How can I solve this system, to find $\alpha$, $\beta$ and $\gamma$?
$$\begin{aligned} x & = \cos\alpha\sin\beta\sin\gamma - \sin\alpha\cos\gamma \\ y & = \sin\alpha\sin\beta\sin\gamma + \cos\alpha\cos\gamma \\ z & = \cos\beta\sin\gamma \end{aligned} $$
In other words, I want to rewrite it like:
$$\begin{aligned} \alpha & = \dots \\ \beta & = \dots \\ \gamma & = \dots \end{aligned} $$
($x$, $y$ and $z$ are known)
Is there any online tool that could do it for me? Wolfram alpha doesn't handle.
I think that I had a way to solve the problem.
For brevity, i wrote the equations as $$c(\alpha ) s(\beta ) s(\gamma )-c(\gamma ) s(\alpha )-x=0 \tag 1$$ $$c(\alpha ) c(\gamma )+s(\alpha ) s(\beta ) s(\gamma )-y=0 \tag 2$$ $$c(\beta ) s(\gamma )-z=0 \tag 3$$ $$c(\alpha )^2+s(\alpha )^2-1=0 \tag 4$$ $$c(\beta )^2+s(\beta )^2-1=0 \tag 5$$ $$c(\gamma )^2+s(\gamma )^2-1=0 \tag 6$$ where $c(t)=\cos(t)$ and $s(t)=\sin(t)$.
May be obvious : squaring $(1)$, $(2)$, $(3)$ and summing gives $x^2+y^2+z^2=1$; if this is not the case, end of the problem.

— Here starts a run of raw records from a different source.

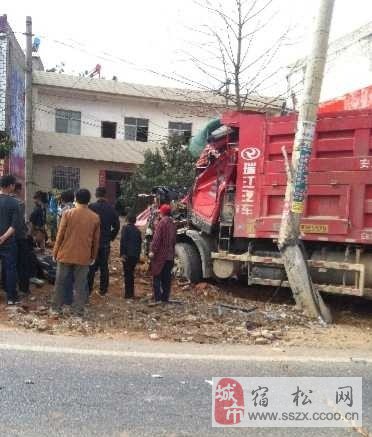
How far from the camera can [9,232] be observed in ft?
21.0

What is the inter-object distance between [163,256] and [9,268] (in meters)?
2.00

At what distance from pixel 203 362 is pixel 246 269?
3.49 m

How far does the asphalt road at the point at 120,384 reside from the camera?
3.52 metres

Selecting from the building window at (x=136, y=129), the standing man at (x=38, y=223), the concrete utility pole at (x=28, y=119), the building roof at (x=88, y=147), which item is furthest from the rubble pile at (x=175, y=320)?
the building window at (x=136, y=129)

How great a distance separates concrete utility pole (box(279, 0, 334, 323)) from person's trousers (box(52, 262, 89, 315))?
2.58 metres

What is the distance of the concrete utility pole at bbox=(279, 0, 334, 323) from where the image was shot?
6941 millimetres

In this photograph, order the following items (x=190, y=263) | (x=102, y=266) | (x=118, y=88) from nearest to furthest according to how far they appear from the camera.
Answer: (x=102, y=266) → (x=190, y=263) → (x=118, y=88)

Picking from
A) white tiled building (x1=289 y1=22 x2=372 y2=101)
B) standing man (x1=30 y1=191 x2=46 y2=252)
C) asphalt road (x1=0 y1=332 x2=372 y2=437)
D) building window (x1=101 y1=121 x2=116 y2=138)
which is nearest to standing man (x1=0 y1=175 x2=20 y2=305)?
asphalt road (x1=0 y1=332 x2=372 y2=437)

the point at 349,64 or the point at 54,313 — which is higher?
the point at 349,64

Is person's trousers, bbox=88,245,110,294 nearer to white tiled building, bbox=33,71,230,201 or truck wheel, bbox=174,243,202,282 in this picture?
truck wheel, bbox=174,243,202,282

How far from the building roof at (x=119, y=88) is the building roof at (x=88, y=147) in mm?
2112

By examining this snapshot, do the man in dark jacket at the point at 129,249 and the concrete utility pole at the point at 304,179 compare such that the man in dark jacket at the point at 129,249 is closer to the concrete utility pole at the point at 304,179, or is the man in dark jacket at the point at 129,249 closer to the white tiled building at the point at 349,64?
the concrete utility pole at the point at 304,179

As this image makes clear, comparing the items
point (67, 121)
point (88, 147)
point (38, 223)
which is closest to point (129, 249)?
point (38, 223)

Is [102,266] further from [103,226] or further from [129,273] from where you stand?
[103,226]
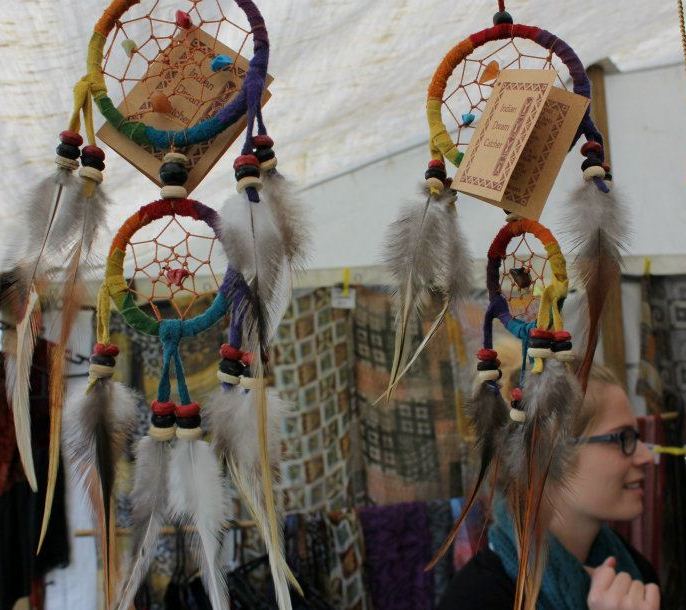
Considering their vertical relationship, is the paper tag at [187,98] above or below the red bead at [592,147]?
above

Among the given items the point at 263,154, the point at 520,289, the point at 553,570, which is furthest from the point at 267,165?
the point at 553,570

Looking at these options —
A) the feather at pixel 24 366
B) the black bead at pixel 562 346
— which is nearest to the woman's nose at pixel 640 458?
the black bead at pixel 562 346

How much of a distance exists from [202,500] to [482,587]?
61 centimetres

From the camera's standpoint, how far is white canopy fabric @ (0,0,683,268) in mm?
Answer: 904

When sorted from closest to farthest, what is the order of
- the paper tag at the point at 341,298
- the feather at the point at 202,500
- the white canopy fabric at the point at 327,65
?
the feather at the point at 202,500 → the white canopy fabric at the point at 327,65 → the paper tag at the point at 341,298

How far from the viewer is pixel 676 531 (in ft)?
6.34

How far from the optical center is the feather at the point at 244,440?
0.63m

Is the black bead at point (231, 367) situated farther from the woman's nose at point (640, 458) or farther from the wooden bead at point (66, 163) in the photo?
the woman's nose at point (640, 458)

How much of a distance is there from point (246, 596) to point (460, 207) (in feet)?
4.10

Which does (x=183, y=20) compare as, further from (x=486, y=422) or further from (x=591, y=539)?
(x=591, y=539)


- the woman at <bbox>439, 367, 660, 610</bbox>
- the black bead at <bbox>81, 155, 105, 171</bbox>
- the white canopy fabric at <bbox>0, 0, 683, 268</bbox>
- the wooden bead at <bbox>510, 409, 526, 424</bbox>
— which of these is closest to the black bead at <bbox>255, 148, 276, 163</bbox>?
the black bead at <bbox>81, 155, 105, 171</bbox>

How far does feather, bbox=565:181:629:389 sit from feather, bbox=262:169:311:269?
12.1 inches

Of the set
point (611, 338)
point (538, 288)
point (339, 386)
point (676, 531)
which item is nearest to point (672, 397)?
point (611, 338)

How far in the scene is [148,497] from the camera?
0.65 m
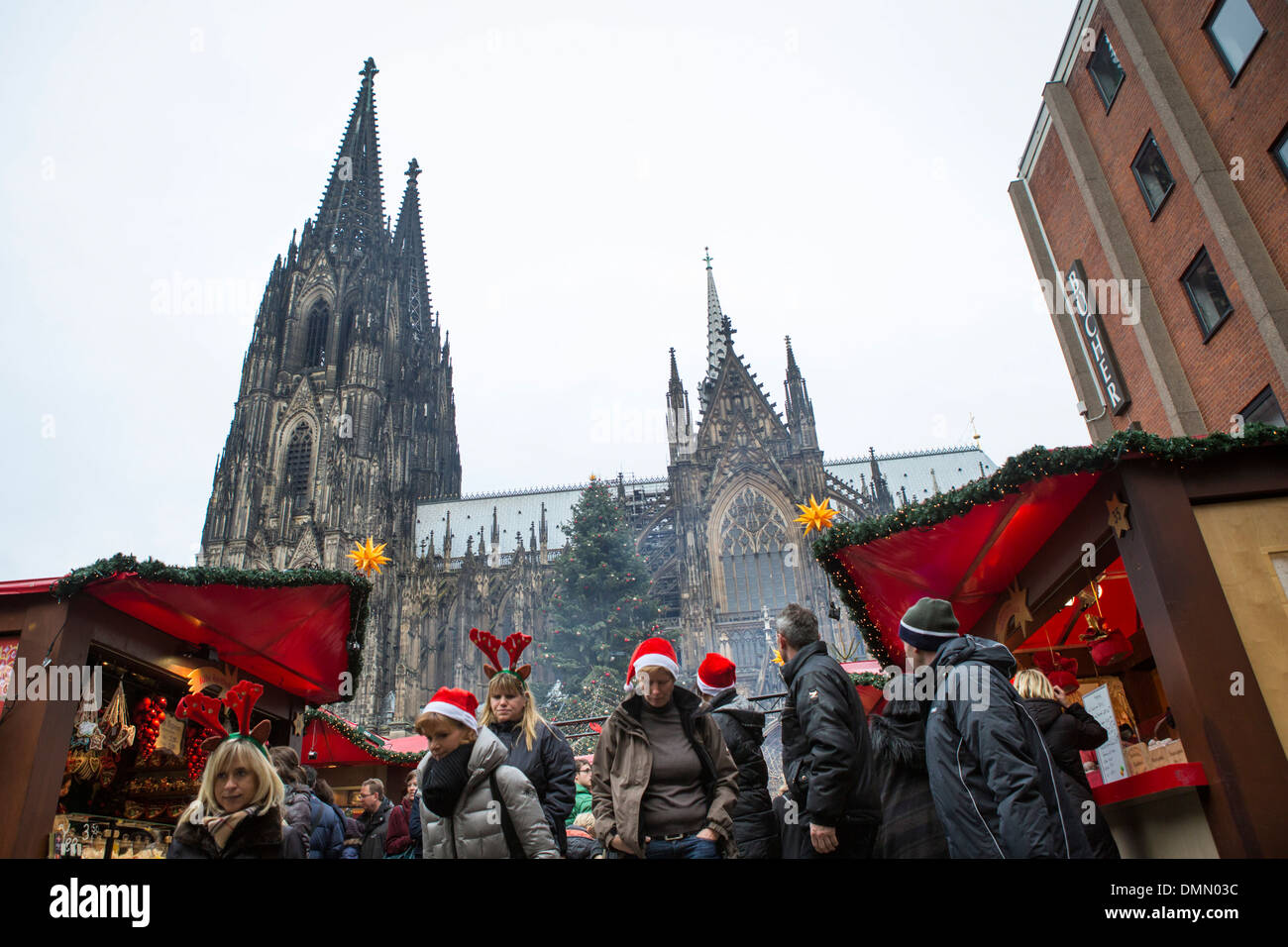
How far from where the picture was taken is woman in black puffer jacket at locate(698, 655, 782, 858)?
162 inches

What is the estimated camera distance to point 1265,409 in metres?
10.6

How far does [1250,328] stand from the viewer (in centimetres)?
1063

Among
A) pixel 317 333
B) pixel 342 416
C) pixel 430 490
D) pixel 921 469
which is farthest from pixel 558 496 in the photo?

Now, I started eliminating one at the time the variables. This gives $$s(\beta )=\frac{c(\gamma ) s(\alpha )+x}{c(\alpha ) s(\gamma )}$$ $$c(\gamma )=y c(\alpha )-x s(\alpha )$$ $$c(\beta )=\frac{z}{s(\gamma )}$$ $$s(\gamma )=\pm\sqrt{2 x y c(\alpha ) s(\alpha )+x^2 c(\alpha )^2+y^2 s(\alpha )^2+z^2}$$and the final equation is $$x(1+c(2\alpha))+y s(2\alpha))=0$$ that is say $$x (1+\cos (2 \alpha ))+y \sin (2 \alpha )=0$$ Excluding the trial $\alpha=\pm \frac \pi 2$, this leads to $$\alpha=\pm \cos ^{-1}\left(\pm\frac{y}{\sqrt{x^2+y^2}}\right)$$ Going backward, we have the solutions for $\beta$ and $\gamma$.